После купания Павел Андреевич повел гостей на ужин. За невысоким деревянным, занимающим полкомнаты столом к этому времени восседали несколько человек, среди которых находился Ку-Льюн и Великий Лама Сю-Алым. Хозяин монастыря пригласил вновь прибывших к столу, указав им на места рядом с собой. Еда, которой собирались тибетцы потчевать гостей, была неприглядной и совершенно для них непривычной, однако они, изрядно проголодавшиеся, принялись за нее отнюдь не без желания. Николай Степанович, поглощая рисовые лепешки и стручковую фасоль, приправленную пряным тягучим соусом, обратил внимание на то, что во время трапезы все сидящие за столом сосредоточены только на еде, тщательно ее пережевывая, а разговоры, так характерные для русского совместного застолья, здесь совершенно отсутствуют. Не подавали и вина, кувшины были заполнены холодной ключевой водой.
После ужина тибетцы отправились на вечернюю молитву, а потом и вовсе разбрелись по территории монастыря для выполнения физических упражнений, за которыми Николай Степанович наблюдал с большим интересом с той самой площадки, которая находилась возле озера. Однако лишь только солнце скрылось и над горами нависла темная завеса тибетского вечера, казалось бы очень приветливого и теплого, люди прекратили свои занятия и побрели в помещения.
Такова была общая незатейливая картина первого дня, проведенного Николаем Степановичем в монастыре, и она была единственно четко запомнившейся ему из девяноста последующих, улетучившихся из его памяти дней. Великий Лама, неслышно представший перед ним в тот вечер на площадке, пригласил его пройти в отведенную ему комнату, а потом указал на скромную кровать, которая стояла посередине небольшого мрачного, с единственным маленьким оконцем помещения, а потом… Потом память Николая Степановича смутно петляла по лабиринтам затуманенного сознания, перемежаясь обрывками чьих-то фраз, прикосновениями к своему телу чьих-то рук и ощущением физической боли в нем, какими-то бессознательными, но усердно выполняемыми по чьей-то воле упражнениями, умиротворенным состоянием и, наконец, беспрестанным, проникающим в душу взглядом черных бездонных глаз Великого Ламы.
Пришел день, и с ним случилось самое настоящее чудо. Он открыл глаза, пробудившись от длительного полусна, в котором он находился все эти три месяца, и впервые увидел перед собой не знакомое вплоть до самой едва уловимой морщинки лицо Сю-Алыма, нет! Перед ним предстало лицо прекрасной молодой девушки. Она улыбалась ему приветливой улыбкой, обнажив ряд ровных белых зубов, контрастирующих с ее смуглой матовой кожей и розовым цветом пухлых, почти детских губ, ее глубокие выразительные глаза, наполненные черной маслиновой влагой, выражали такое беспредельное благодушие, что Николаю Степановичу показалось, будто перед ним появился ангел, излучающий на него всю благость мира. Сначала он подумал, что это видение, которое задержится перед его восхищенным взором всего несколько секунд и исчезнет на веки вечные. Он по своей старой привычке машинально протянул руку под подушку в надежде обнаружить там карандаш и блокнот, чтобы успеть зарисовать эти неповторимые черты. Девушка улыбнулась и громко позвала кого-то на своем языке. На ее зов явился Великий Лама и, приблизившись к Николаю Степановичу, взял его за руку.

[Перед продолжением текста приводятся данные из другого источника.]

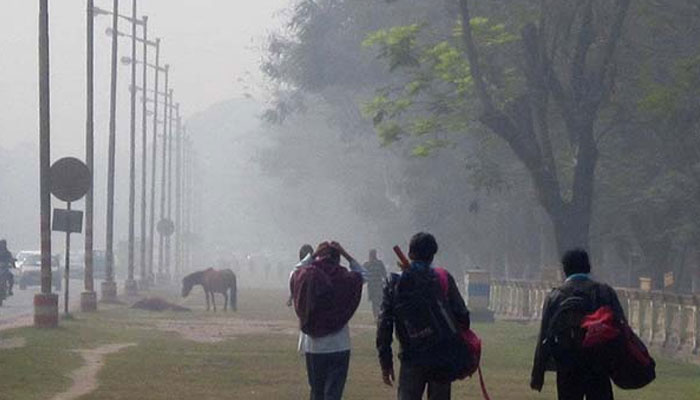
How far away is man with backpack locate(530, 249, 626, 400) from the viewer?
45.0ft

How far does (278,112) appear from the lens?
7669cm

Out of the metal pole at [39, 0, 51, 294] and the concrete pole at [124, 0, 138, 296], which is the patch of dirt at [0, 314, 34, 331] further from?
the concrete pole at [124, 0, 138, 296]

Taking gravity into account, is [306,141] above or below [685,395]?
above

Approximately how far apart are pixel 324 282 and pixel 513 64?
29101 millimetres

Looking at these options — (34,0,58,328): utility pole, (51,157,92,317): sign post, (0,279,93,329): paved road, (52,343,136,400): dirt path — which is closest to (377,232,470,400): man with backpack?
(52,343,136,400): dirt path

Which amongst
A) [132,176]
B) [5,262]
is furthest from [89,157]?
[132,176]

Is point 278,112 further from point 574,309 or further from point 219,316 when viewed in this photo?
point 574,309

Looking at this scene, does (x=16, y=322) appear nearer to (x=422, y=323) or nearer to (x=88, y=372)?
(x=88, y=372)

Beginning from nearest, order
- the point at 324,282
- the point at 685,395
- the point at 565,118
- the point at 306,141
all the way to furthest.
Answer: the point at 324,282 → the point at 685,395 → the point at 565,118 → the point at 306,141

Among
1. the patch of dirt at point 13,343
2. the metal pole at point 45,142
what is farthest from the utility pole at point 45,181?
the patch of dirt at point 13,343

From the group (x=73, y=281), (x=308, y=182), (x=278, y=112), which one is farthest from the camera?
(x=308, y=182)

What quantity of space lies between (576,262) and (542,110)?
1081 inches

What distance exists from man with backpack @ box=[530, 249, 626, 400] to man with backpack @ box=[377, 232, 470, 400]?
0.64 meters

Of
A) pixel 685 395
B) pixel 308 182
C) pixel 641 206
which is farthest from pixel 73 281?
pixel 685 395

— Ну вот! Первые сеансы нашего лечения закончились, — сказал он, — и должен заметить, что они прошли отлично! Нам, конечно, предстоит еще многое, но самое сложное, думаю, уже позади. Сейчас, Николай, вставайте-ка с постели, пройдитесь, а потом расскажите о своем состоянии.
Николай Степанович взглянул на девушку, скромно стоящую подле его кровати за спиной Великого Ламы. Сю-Алым, проследив за его взглядом, представил незнакомку:
— Это моя внучка Бэль. Она перенимает мои навыки в лечении, и, скажу вам, небезуспешно. Вот уже с неделю она делает вам аккупунктурный массаж, после того как я ввожу вас в состояние транса. Она будет продолжать этим заниматься, но только уже без моего участия.